Tuesday, January 31, 2012

5) Brain Jack-Brian Falkner


Sam is just your every day high schooler. Well, in the sense that he's young and goes to school. However, he's smarter than he looks. On an average morning, he decides to hack into the country's most protected communications firm, Telecomerica, just to see if he could. He gets through the system without being detected and assumes that no one will be watching...until someone is. Before he's caught, he unleashes a virus that crashes their system just after ordering his friend Fargas and himself neuro-headsets. 

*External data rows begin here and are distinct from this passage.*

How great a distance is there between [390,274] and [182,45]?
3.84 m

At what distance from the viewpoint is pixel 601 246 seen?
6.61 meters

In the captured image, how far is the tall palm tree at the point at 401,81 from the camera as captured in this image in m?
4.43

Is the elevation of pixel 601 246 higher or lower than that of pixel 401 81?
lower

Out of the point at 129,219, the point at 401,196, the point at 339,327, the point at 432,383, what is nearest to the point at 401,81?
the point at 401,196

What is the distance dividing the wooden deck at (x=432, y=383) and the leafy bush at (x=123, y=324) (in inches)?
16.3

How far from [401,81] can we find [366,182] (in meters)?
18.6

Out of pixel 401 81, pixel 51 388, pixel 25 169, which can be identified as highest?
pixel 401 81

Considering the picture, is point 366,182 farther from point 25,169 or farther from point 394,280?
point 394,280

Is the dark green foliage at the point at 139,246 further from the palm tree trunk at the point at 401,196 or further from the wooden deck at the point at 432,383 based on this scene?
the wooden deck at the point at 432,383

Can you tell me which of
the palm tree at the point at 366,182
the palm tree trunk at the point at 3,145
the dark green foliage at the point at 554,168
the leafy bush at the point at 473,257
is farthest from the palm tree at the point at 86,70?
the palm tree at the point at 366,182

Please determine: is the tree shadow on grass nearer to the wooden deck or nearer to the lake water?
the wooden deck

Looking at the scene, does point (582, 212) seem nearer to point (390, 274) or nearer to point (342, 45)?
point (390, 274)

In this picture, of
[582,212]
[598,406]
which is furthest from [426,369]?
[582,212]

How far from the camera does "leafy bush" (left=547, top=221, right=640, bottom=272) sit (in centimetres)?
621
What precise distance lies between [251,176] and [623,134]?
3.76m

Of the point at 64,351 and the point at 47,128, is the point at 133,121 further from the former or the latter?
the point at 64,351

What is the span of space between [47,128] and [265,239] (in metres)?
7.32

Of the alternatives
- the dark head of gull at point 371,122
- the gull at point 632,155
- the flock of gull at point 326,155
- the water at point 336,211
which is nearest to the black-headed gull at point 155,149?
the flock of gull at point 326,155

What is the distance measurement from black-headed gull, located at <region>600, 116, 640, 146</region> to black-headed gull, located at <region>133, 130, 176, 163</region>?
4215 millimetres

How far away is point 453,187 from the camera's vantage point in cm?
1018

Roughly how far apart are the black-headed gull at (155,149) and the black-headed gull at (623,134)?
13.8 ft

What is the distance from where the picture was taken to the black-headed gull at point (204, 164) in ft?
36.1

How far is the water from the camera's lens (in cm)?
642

A few days later, he and Fargas attend a hackers convention. Sam believes he is attending H@ck-Con, when really the big boys are just trying to weed out the fakes from the real deal. When Sam proves himself, two masked people come up to him and say that that real Con is online. If he wants to join, he'll have to hack into one of the most guarded networks in the world: The White House. At 9 PM, Sam sets to work on creating a tunnel inside the building's network. Only minutes later, he's in. Just as he's about to approach the room where the others are located, his doorbell rings and his flown to a juvenile detention center called Recton. Did they find out that it was Sam who pulled off the hack into Telecomerica? Were they aware that he had just hacked into the White House's network? What will happen to him now that he's been caught?

I'm hardly scratching the surface of this book, but giving anything more away would honestly take away from it. This was an outstanding book. Completely terrifying, but incredible. There were so many moments where I was not only blown away by this guy's intelligence, but of the surprises lurking around every corner. I certainly did not see over half of this book coming. It was so smart. I was really happy that I had decided to pick this up.

As I said, this book also completely terrified me. While I can hang with Kubrick, Huxley, Vonnegut and Orwell like anybody else, the technological advances of today and within the pages of this book somehow didn't seem too different. This was something that I could see happening and that's not cool. It made me wonder if someone was watching me and quietly sifting through the contents of my phone and laptop. I feel like this sort of technology is imminent and that's so incredibly scary. But I guess that's the nature of certain pieces of Sci-Fi; they're meant to make us worry.